Courtesy of Shipsi Inc.

Their technology automatically provides shops with customer service and real-time tracking services, plus the ability to rate shops, Lee said. So far, at least 10 entities have signed up on their website to trial a new beta version of their technology, which officially launched Tuesday.

Shipsi plans to also release in May an e-commerce integration that allows for stores to provide curbside pickup rather than just delivery.

The company has also moved into areas it never imagined, including helping the local community deliver supplies to families and babies in need by facilitating the delivery of more than a million diapers. The company is also working with local farmers who traditionally sell to restaurants who aren't able to do so right now, and don't have a website or the means to sell their goods.

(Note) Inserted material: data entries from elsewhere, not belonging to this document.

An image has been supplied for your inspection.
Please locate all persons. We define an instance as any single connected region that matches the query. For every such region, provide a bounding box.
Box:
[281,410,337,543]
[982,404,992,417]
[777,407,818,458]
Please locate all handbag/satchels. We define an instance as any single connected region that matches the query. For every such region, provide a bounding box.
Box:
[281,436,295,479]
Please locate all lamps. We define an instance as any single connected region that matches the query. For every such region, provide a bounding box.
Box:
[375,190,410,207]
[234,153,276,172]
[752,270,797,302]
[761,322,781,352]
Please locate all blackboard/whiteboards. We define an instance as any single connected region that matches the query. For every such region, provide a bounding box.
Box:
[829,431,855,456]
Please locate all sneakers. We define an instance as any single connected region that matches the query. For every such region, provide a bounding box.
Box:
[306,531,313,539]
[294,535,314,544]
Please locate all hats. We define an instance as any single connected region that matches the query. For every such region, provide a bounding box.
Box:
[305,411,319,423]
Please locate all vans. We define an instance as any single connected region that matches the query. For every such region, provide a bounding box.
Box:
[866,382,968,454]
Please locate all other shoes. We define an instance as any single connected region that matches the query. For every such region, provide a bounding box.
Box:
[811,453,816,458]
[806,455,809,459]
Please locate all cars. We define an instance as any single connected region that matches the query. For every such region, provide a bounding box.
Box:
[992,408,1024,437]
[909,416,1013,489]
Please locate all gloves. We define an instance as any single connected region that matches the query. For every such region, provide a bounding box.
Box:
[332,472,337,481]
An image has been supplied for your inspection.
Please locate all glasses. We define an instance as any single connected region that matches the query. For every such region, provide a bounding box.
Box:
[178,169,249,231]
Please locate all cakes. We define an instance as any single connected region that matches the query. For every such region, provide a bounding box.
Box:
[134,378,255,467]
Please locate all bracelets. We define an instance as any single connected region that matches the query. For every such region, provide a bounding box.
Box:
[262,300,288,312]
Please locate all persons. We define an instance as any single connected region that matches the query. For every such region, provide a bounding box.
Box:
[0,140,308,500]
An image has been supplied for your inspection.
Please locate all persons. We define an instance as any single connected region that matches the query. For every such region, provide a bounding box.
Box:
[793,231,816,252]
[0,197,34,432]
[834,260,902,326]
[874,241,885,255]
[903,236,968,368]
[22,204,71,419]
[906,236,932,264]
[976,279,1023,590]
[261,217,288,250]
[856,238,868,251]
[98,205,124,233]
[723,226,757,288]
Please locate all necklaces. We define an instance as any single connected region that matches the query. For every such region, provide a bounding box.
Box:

"Really it's a matter of selling something or nothing for our current customers, which is why we developed a newer, lightweight version of our product to be able to offer it to the shop around the corner," Lee said.

Shipsi is also trying to batch orders to help drivers and stores more cost-effectively staff deliveries.

"You know, there are things we're learning through this, but it'll only make us stronger in the end," Lee said.